At any rate, in our experience, transplant coronary artery disease is the most significant late problem in children after cardiac transplantation. Because our institution has a very low incidence of lethal opportunistic infection yet an ongoing incidence of life-threatening rejection and coronary artery disease, one could argue that our immunosuppressive protocol is inadequate. Partially for this reason, since January 1998, we have changed from cyclosporine to FK 506 (tacrolimus) as the mainstay of immunosuppression in hopes of reducing the incidence of rejection-related deaths [16].

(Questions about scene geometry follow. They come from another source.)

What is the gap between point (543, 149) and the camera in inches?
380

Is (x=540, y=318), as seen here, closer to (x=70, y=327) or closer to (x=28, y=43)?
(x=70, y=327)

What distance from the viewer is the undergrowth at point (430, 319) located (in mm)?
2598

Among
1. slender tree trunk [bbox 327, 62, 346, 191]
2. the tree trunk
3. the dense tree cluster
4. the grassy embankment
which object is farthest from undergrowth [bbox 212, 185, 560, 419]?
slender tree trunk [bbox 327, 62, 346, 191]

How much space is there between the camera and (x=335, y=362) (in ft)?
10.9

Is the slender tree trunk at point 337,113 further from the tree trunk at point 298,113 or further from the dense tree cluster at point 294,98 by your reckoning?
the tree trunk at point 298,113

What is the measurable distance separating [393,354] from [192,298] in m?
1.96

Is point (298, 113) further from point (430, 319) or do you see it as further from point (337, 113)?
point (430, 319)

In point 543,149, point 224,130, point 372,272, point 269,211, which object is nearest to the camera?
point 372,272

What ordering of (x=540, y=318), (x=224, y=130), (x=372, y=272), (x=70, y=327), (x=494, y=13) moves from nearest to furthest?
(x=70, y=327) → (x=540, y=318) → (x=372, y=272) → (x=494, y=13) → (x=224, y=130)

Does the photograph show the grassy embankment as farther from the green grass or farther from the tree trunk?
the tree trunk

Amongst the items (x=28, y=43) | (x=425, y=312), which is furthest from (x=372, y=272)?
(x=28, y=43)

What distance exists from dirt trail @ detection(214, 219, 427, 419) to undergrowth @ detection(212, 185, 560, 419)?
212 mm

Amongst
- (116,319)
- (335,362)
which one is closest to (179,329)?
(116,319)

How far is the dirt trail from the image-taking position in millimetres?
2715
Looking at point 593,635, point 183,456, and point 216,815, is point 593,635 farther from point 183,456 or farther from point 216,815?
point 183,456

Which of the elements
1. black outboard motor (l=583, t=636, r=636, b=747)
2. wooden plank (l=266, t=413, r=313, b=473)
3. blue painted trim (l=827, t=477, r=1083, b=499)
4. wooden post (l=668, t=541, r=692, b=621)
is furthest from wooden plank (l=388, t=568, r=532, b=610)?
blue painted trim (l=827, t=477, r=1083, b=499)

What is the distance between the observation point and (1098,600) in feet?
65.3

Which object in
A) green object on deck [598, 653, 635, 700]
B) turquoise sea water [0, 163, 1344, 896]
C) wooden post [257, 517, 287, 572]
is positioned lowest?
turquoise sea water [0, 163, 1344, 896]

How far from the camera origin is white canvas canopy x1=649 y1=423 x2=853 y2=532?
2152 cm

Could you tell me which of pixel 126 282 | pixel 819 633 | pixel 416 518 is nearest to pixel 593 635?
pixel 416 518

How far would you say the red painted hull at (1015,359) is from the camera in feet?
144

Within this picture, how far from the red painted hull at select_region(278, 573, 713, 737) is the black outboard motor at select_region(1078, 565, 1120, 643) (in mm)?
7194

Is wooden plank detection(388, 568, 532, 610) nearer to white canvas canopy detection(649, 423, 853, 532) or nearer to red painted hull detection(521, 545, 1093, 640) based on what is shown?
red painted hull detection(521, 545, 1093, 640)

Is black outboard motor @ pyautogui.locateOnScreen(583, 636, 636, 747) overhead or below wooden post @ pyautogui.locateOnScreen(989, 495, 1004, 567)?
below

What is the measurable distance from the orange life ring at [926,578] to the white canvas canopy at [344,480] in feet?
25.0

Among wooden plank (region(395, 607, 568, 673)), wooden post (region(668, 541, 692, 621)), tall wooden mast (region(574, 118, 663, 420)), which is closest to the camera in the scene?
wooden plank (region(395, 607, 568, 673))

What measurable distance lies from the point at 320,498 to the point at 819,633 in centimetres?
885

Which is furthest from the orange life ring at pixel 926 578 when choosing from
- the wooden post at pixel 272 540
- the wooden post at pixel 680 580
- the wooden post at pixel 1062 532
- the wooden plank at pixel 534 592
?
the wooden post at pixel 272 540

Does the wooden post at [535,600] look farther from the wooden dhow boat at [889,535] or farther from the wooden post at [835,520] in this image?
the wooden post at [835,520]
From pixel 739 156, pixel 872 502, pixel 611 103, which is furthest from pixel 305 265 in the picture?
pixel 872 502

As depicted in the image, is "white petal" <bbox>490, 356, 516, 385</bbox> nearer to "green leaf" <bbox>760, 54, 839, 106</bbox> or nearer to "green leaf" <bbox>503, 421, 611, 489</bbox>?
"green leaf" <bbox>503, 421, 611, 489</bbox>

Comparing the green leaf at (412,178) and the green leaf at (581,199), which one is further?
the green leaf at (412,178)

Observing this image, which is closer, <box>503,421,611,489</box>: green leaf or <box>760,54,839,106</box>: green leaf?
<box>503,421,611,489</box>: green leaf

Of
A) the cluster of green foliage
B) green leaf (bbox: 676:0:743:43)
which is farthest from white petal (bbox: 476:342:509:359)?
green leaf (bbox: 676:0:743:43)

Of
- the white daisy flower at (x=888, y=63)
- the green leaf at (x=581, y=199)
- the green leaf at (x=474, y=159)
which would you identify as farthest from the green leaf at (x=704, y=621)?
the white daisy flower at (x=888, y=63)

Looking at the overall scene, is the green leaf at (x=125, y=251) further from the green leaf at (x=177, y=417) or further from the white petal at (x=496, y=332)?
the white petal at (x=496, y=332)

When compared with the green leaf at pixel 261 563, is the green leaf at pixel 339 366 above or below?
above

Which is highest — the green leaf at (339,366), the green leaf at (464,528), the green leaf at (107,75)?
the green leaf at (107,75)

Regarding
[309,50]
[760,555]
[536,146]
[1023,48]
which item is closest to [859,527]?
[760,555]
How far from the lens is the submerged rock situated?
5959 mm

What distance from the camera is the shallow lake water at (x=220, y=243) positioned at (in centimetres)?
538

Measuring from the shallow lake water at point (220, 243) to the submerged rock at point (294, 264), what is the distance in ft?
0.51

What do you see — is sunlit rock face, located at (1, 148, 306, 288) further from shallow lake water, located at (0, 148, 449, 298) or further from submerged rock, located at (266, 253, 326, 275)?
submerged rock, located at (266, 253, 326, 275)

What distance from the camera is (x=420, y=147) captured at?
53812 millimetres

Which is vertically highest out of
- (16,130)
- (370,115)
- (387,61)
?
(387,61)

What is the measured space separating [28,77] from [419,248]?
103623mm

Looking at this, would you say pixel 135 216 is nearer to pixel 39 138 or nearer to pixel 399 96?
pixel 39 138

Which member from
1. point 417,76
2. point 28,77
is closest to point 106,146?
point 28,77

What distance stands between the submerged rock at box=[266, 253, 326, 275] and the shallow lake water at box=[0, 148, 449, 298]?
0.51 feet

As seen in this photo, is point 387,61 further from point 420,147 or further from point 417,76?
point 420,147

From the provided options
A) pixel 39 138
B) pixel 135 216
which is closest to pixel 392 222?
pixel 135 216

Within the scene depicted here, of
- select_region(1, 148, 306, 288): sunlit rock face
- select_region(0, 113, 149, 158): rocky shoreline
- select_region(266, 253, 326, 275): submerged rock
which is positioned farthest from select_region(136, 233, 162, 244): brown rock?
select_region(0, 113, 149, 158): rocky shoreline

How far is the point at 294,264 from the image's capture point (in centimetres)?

In summary, this series demonstrates that pediatric heart transplantation can be accomplished with excellent early survival despite multiple prior cardiac operations and relative severity of illness. Parameters such as postoperative ventilation, inotropic support, ICU stay, and hospitalization can be kept at reasonable levels with acceptable long-term results. Rejection remains a serious problem and warrants investigation into different and hopefully more effective immunosuppressive protocols.